For the fiscal 2012 fourth quarter, Prestige Brands expects to report net revenues of approximately $133.0 million. This represents an increase of approximately 38% over $96.4 million in the prior year fourth quarter, including revenue growth from our nine core OTC brands above 10%. The Company expects to report adjusted net income for the fiscal 2012 fourth quarter of approximately $11.8 million, or approximately $0.23 per diluted share, up substantially from GAAP net income of $6.4 million, or $0.13 per diluted share, in the year-ago quarter. Consistent with prior disclosures, estimated adjusted earnings per share for the fourth quarter reflects no accretion from the acquisition of GSK brands. It also excludes costs related to the Transition Services Agreement (TSA) and integration, legal and professional expenditures, loss on the extinguishment of debt, as well as other acquisition-related costs. See attached table for GAAP reconciliation.
For fiscal year 2013, which begins on April 1, 2012, Prestige Brands expects to report diluted adjusted earnings per share in the range of $1.22 to $1.32. This estimate also excludes costs related to the TSA and integration, legal and professional expenditures, as well as other acquisition-related costs.
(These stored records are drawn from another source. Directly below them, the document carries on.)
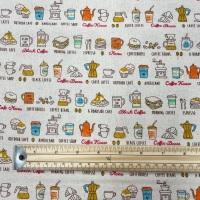 Linen-look Cotton - Coffee House - No. 81410 - Sevenberry
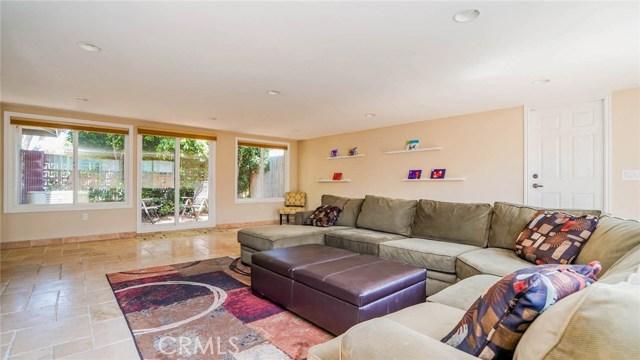 12224 Brookshire Avenue, Downey CA: http://media.crmls.org/medias/c44960b1-a6d5-4e2f-a0e3-46db791370d1.jpg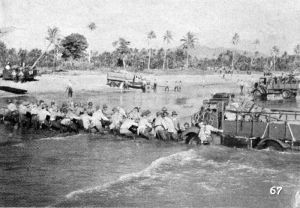 Japanese troops in Java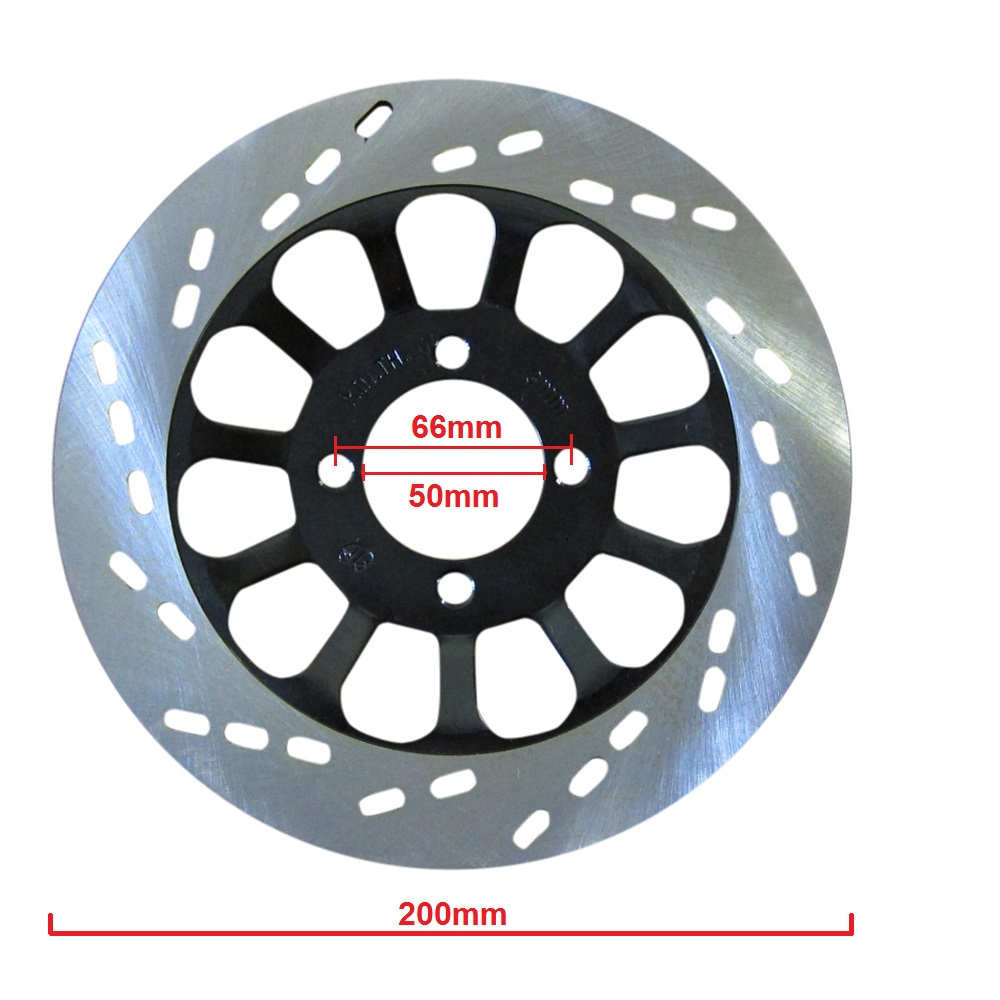 Disc Brake Rotor, 220mm OD , 58mm id
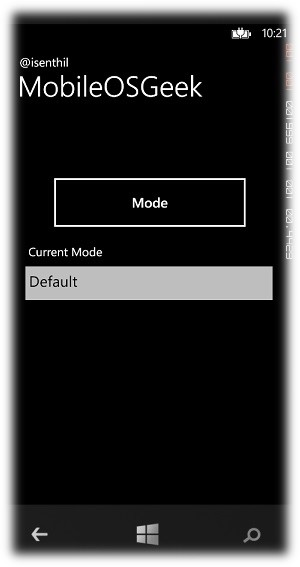 How to detect Kids Corner Programmatically in Windows Phone 8?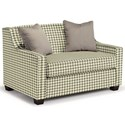 Best Home Furnishings Marinette Twin Air Dream Sleeper Chair - Item Number: C20AT-28063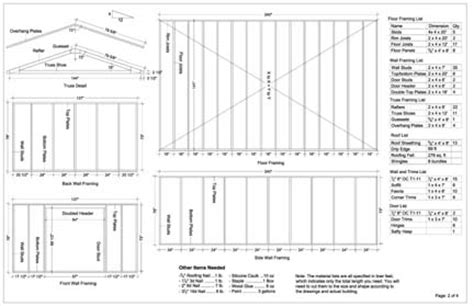 Free Shed Blueprints 12x20 by Storage Sheds Plans 12x20 Images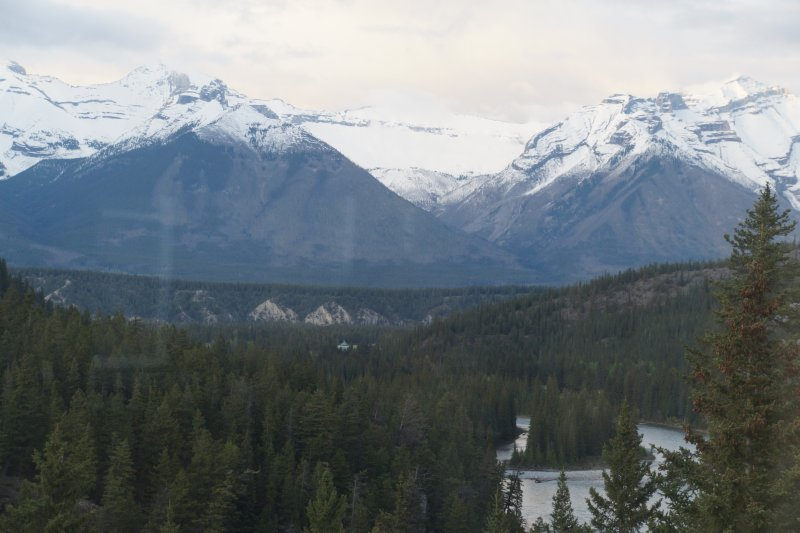 View from the Conservatory at The Banff Springs Hotel 5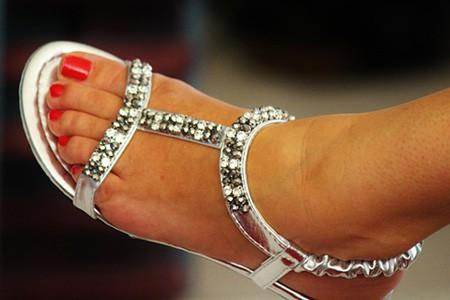 pretty hot feet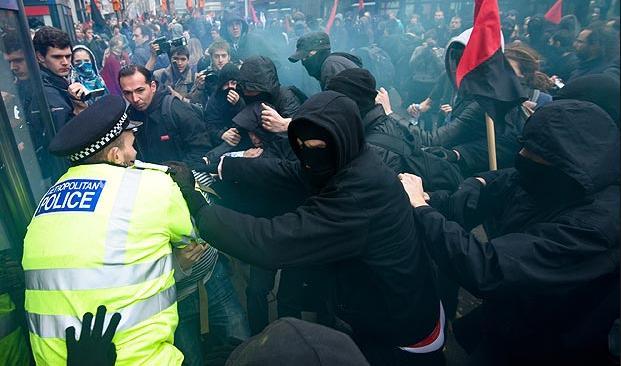 Melbourne Anarchist Club (15)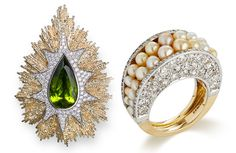Natural Pearls set in Diamonds and Yellow Gold. Designed by Jojo Grima. On the left side is peridot brooch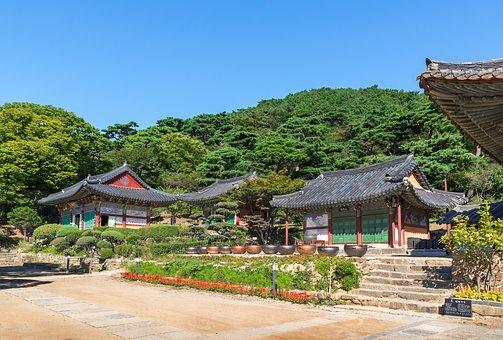 Korea, Incheon, Ganghwado, Electric Light Company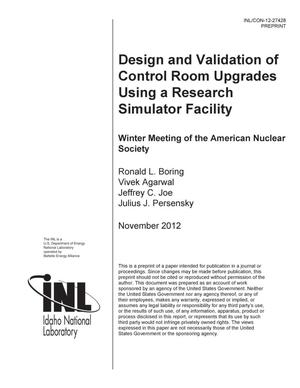 Primary view of object titled 'Design and Validation of Control Room Upgrades Using a Research Simulator Facility'.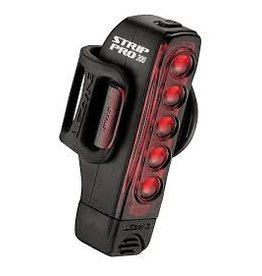 Lezyne Lezyne Strip Drive PRO Rear LED Light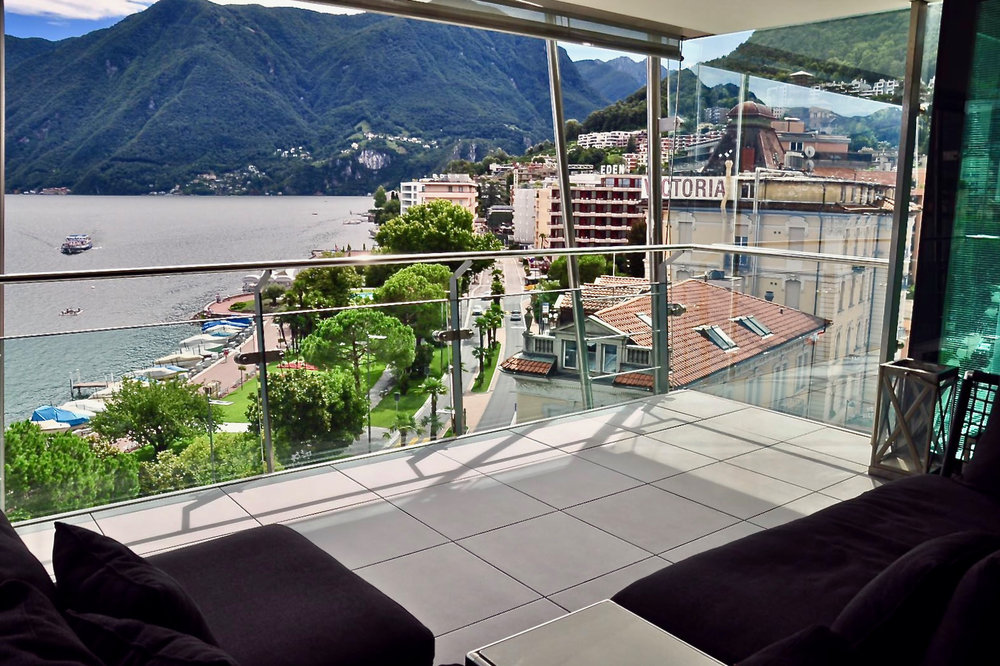 "High standard materials & generously layed out rooms, apartment in the most exclusive residence ""Mantegazza"" in Lugano-Paradiso at Lake Lugano for sale"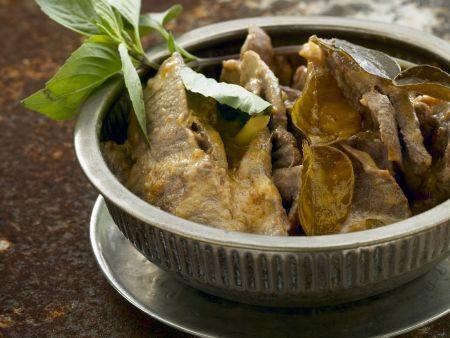 Curry mit Rindfleisch und Kaffirlimetten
Matthew M. Mannelly, President and CEO of Prestige Brands, commented, “We are pleased with our strong performance this quarter, especially in light of the soft cold and flu season. Our expected results reflect the excellent market positions of our core OTC businesses, which are generating superior market growth, leading margins and good cash flow. The integration of the brands recently acquired from GSK is progressing well, and we will continue to focus on strategically managing our portfolio, executing on growth initiatives, and following our tested framework for value creation. We remain confident that our proven brand-building strategies will enable us to continue to deliver superior shareholder value.”